Mauritania: Anti-Slavery Activist to Return Home after 8-Month International Campaign
Birame ould Dah ould Abeïd, leader of the anti-slavery movement IRA (Initiative for the Resurgence of the Abolitionist Movement) has announced his comeback to Mauritania for Sunday January 15 after he conducted an eight-month international campaign to denounce the ongoing phenomenon in the North African country, the last country in the world still practicing the outdated human dominance.
The comeback, analysts say may give rise to tension. Birame idolized by Mauritania’s black and underprivileged populations has chosen to return to his country by road, via Senegal through the border town of Rosso, the very place where he was arrested in November 2015 for defying the state.
Analysts believe the decision to pass through the historical town is significant and will throw thousands of sympathizers in the streets therefore predicting confrontation between security forces and supporters.
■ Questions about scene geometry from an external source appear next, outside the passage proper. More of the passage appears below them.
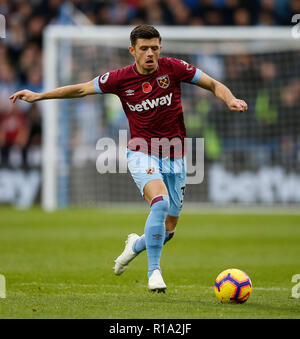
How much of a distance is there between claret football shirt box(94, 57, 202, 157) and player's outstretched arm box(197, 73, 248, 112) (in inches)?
3.3

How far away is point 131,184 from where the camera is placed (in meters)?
18.1

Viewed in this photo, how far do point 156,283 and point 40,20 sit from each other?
17.0 metres

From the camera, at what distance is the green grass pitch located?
5703mm

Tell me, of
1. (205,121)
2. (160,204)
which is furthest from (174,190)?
(205,121)

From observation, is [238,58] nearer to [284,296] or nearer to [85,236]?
[85,236]

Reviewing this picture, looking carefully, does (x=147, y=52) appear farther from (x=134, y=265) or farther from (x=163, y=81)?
(x=134, y=265)

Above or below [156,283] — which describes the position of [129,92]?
above

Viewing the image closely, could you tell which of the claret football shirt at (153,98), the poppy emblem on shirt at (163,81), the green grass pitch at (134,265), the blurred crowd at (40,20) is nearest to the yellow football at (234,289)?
the green grass pitch at (134,265)

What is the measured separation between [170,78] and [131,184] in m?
11.2

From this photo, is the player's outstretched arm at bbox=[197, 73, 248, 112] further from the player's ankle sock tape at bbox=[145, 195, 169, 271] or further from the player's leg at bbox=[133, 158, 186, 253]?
the player's ankle sock tape at bbox=[145, 195, 169, 271]

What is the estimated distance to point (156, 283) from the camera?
640 centimetres

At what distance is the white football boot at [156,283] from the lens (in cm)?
640

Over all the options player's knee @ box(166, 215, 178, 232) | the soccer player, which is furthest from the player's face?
player's knee @ box(166, 215, 178, 232)
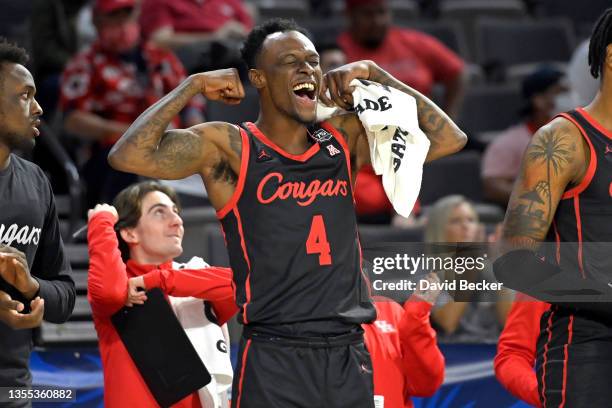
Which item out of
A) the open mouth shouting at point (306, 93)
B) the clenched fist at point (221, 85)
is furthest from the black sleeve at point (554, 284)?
the clenched fist at point (221, 85)

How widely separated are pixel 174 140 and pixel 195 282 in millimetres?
759

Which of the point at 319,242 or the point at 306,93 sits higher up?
the point at 306,93

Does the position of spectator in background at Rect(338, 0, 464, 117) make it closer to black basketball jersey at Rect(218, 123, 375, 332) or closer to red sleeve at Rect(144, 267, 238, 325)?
red sleeve at Rect(144, 267, 238, 325)

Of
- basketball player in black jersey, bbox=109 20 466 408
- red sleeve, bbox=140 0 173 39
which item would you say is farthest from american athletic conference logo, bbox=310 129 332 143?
red sleeve, bbox=140 0 173 39

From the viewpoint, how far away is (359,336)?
12.0 ft

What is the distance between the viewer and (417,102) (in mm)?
3902

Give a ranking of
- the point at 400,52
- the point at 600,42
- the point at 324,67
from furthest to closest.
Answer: the point at 400,52 → the point at 324,67 → the point at 600,42

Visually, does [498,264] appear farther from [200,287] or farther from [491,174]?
[491,174]

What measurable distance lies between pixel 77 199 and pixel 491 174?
8.73 ft

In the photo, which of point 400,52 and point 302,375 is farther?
point 400,52

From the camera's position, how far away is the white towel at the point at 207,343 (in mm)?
4293

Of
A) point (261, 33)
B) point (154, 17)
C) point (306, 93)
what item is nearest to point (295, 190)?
point (306, 93)

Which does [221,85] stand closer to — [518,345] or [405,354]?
[405,354]

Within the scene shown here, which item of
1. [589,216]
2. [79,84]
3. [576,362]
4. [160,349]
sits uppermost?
[79,84]
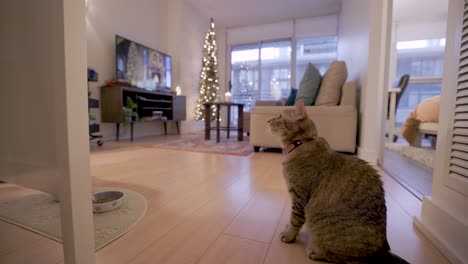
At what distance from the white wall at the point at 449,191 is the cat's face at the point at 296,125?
0.47 metres

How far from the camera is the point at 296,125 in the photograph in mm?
812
The activist, decried by the Mauritanian regime, left the country eight months ago on an international tour in Africa and elsewhere to marshal support and to denounce the phenomenon still ongoing in the North African country.
Several members of his movement were arrested in June last year for mounting riot against security forces. A court in capital Nouakchott handed them heavy prison sentences ranging between 3 and 15 years. After an appeal in another court in the second city of the country, Nouadhibou, the ruling was overturned and most of the accused were freed, except three who have been sentenced to 3 years in prison.